**Written exercise A**
Decide whether each statement below agrees with the artist's page that follows, answering yes or no and quoting the words that settle it: (i) Violet worked with the artist on the portrait; (ii) the subject of the portrait asked for a palette of reds and oranges; (iii) the artist began "Only Love Can (Reign Over Me)" in March 2018.

**Article**
▬▬▬▬▬▬▬▬▬▬
- Fine Art
- About Me
“A New Perspective”
15″ x 22″
A collector of my work, Eben Pagan, commissioned me to paint a portrait of him in my style. I don’t do a lot of portraiture so I enlisted Violet’s help and we worked together on this painting. She is more adept at creating from real life than I am. In that way, we tend to meet in the middle as my approach generally builds up from abstraction.
Eben is quite a thinker, parsing different ideas and concepts through his mind in a really brilliant manner. The resulting piece is intended to portray the lens of the mind contemplating a flower and the various ideas and associations around that- colors, shapes, etc. He loves the blues in my work and had requested that I stay within that spectrum, so it was a good piece to paint in tandem with “Only Love Can (Reign Over Me)”.
His response? “I hope I can live up to this vision you’ve painted of me.”
Interested in discussing a portrait? Contact Me
A preliminary word first: art is not made within a vacuum but is a part of the paths of our lives. This piece about the painting “Only Love Can (Reign Over Me)” is a sensitive and vulnerable bit of writing, and you should know in case you have sensitive vulnerabilities of your own that some challenging topics that involve my wife, Violet, are discussed. But, lest you think I betray her confidence and expose her innards without concern, this was written with consent and in conjunction with her. The best remedy for shadow is to bring it into light. – MD
I began this painting in September 2017 and called it finished in March 2018. At the time I began it, the blues and clear focus felt like a good next step following “A Transitive Nightfall of Diamonds”. But then the fires hit all around us (we live a couple hours north of San Francisco) and our air was awash in smoke, the light was ever orange-gold, and everything was on edge and chaotic and burning. Suddenly cool blue didn’t seem appropriate even if it felt trite to say so.
▬▬▬▬▬▬▬▬▬▬
**Data extracted from a collection**
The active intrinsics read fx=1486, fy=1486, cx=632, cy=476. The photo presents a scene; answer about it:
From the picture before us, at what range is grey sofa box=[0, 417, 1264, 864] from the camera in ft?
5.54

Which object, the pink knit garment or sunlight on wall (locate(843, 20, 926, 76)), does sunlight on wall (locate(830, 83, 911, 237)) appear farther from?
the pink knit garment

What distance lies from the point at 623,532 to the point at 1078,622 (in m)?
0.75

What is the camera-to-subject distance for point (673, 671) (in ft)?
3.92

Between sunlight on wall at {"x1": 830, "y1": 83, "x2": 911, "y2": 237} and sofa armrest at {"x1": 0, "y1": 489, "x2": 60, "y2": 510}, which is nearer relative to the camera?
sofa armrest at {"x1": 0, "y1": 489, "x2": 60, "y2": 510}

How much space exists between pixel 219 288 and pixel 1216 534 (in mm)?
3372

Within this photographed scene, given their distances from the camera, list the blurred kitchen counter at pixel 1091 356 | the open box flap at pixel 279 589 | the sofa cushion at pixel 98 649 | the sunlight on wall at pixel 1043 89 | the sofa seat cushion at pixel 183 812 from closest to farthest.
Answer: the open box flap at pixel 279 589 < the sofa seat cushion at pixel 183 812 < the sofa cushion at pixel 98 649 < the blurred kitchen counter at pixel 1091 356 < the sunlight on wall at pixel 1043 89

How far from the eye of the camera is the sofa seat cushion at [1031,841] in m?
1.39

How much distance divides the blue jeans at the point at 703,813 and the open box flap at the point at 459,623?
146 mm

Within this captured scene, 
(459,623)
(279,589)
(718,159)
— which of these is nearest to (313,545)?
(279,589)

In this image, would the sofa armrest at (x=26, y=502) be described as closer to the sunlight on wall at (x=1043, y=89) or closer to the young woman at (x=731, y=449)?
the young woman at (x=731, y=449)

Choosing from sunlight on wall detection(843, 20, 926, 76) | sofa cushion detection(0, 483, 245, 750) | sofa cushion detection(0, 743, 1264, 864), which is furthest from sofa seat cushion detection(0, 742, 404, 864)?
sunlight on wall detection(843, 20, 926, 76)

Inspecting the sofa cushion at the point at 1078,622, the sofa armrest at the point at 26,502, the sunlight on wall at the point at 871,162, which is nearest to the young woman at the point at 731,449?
▬▬▬▬▬▬▬▬▬▬
**Written exercise B**
How many lines of the rows above contain the word "wall"? Give only the number.

**Exercise result A**
(i) Yes: "I enlisted Violet’s help and we worked together on this painting."
(ii) No: "He loves the blues in my work and had requested that I stay within that spectrum"
(iii) No: "I began this painting in September 2017 and called it finished in March 2018."

**Exercise result B**
8